Anti-neocons and the lessons of Iraq

The 21st century will be a battle over the future of the nation-state

L ast week one panelist on Fox news—I don't recall his name, only that he appeared to be a big fan of Brylcreem—bluntly stated that people in the Middle East are not intelligent enough to have a functioning democracy.

What he probably meant was they were not politically sophisticated or well educated enough, but in that Freudian slippy moment he hit upon a fundamental truth: societies cannot jump directly from tribalism to a functioning democracy. Political science tells us that they also need education, ethnic unity, a work ethic, and a reasonable standard of economic well-being.

This is one of the things Kissinger's much-maligned Realpolitik got right. South Korea, Taiwan, and the Philippines are three countries that progressed under military dictatorships for decades, building up their economies, and then seemingly overnight, with relatively little bloodshed or debate, turned democratic. It seemed almost miraculous.

→ Dataset extract:
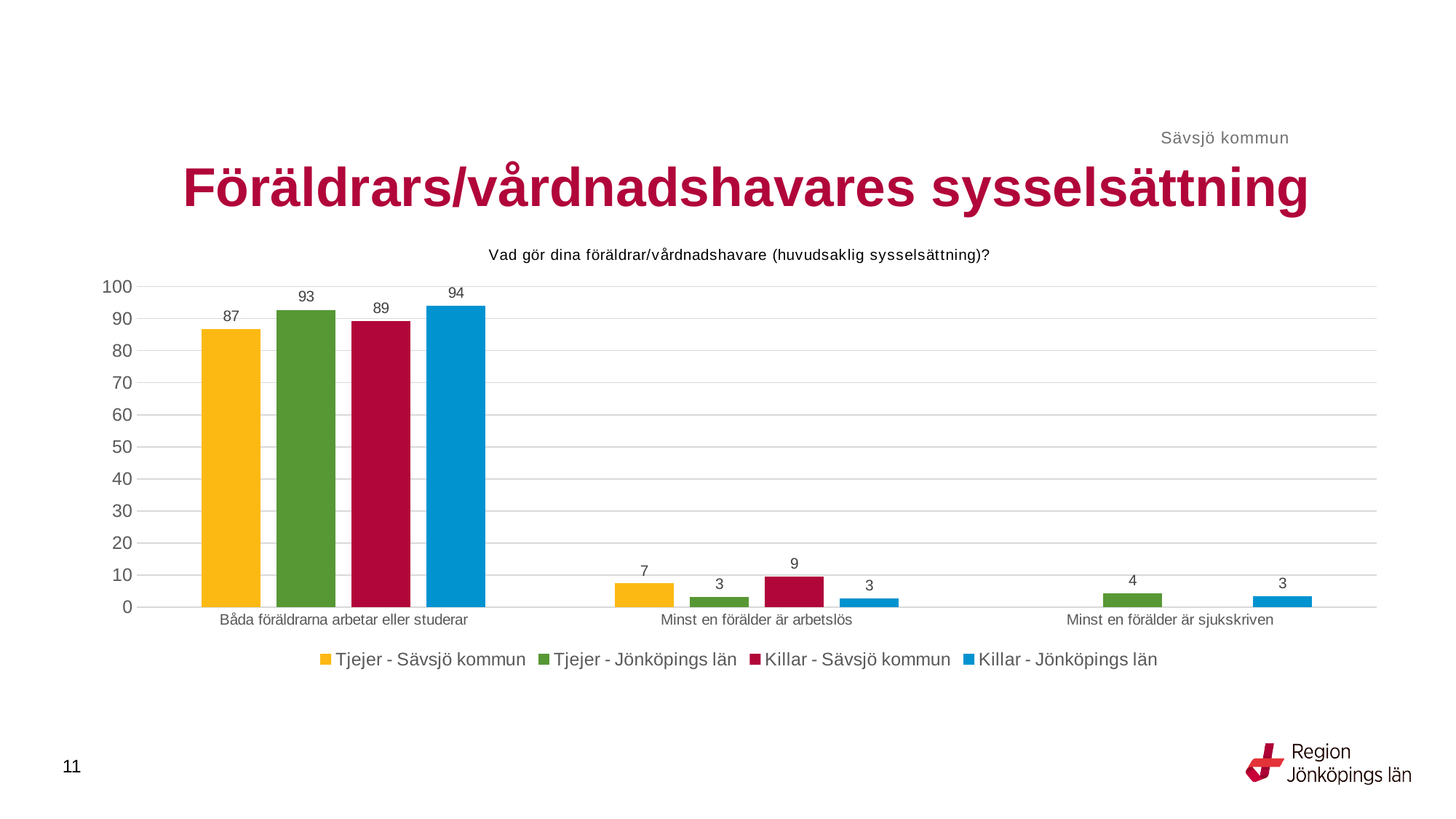
What is the value for Tjejer - Sävsjö kommun in the category 'Båda föräldrarna arbetar eller studerar'? 87 Is the value for Killar - Sävsjö kommun in 'Båda föräldrarna arbetar eller studerar' greater or less than 80? greater In the category 'Minst en förälder är arbetslös', which is larger: Tjejer - Sävsjö kommun or Killar - Sävsjö kommun? Killar - Sävsjö kommun What is the value for Killar - Jönköpings län in the category 'Minst en förälder är arbetslös'? 3 What is the difference between Killar - Jönköpings län and Tjejer - Sävsjö kommun in the category 'Båda föräldrarna arbetar eller studerar'? 7 What kind of chart is shown on the slide? Bar chart How many categories are shown on the x axis? 3 Which series has the highest value in the category 'Båda föräldrarna arbetar eller studerar'? Killar - Jönköpings län How many series does the legend list? 4 What is the value for Tjejer - Jönköpings län in the category 'Minst en förälder är sjukskriven'? 4 Which series has the lowest value in the category 'Båda föräldrarna arbetar eller studerar'? Tjejer - Sävsjö kommun What colour represents Killar - Sävsjö kommun in the chart? Red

→ Explore the material:
- A) Output the part of the Iraq passage that begins at the words "The 21st century" and stops after "of economic well-being.", copied word for word.
- B) Pick up the essay on the lessons of Iraq after its last sentence and continue it.
The material has nothing to do with the passage about the lessons of Iraq.

→ Answers by item number:
- A)
The 21st century will be a battle over the future of the nation-state

L ast week one panelist on Fox news—I don't recall his name, only that he appeared to be a big fan of Brylcreem—bluntly stated that people in the Middle East are not intelligent enough to have a functioning democracy.

What he probably meant was they were not politically sophisticated or well educated enough, but in that Freudian slippy moment he hit upon a fundamental truth: societies cannot jump directly from tribalism to a functioning democracy. Political science tells us that they also need education, ethnic unity, a work ethic, and a reasonable standard of economic well-being.

- B)
America's transformation was also miraculous, because we had those factors at the beginning. We're losing them today because the primacy of the nation-state is being abandoned by the Democratic party.

As a result, Democrats appear disloyal and unpatriotic to Republicans. But their current leader was not just some random community agitator who infiltrated the Democratic party. He embodies their spirit. Their goal is to replace the nation-state with an international authority. The tactics they use are destruction, betrayal, and rabble-rousing.

Their true loyalty is to the world government they dream of establishing. To achieve that they must denigrate and weaken individual nations, including their own, without seeming to do so and thereby creating opposition. Their counterparts in Europe believe likewise.

By contrast, national loyalty is a virtue that Republicans are proud of. Republicans, for the most part, believe in their country, and conservatives both here and in Europe are fiercely nationalistic.

Thus, it would be a mistake to view the conflict as a continuation of the 20th century struggle between communism and freedom. The 21st century is shaping up to be a colossal battle over a more fundamental issue: the future of the nation-state itself. Even communists still believed in the Westphalian system; indeed, China today is one of its fiercest defenders, saying repeatedly that they reject ‘interference’ with their internal affairs.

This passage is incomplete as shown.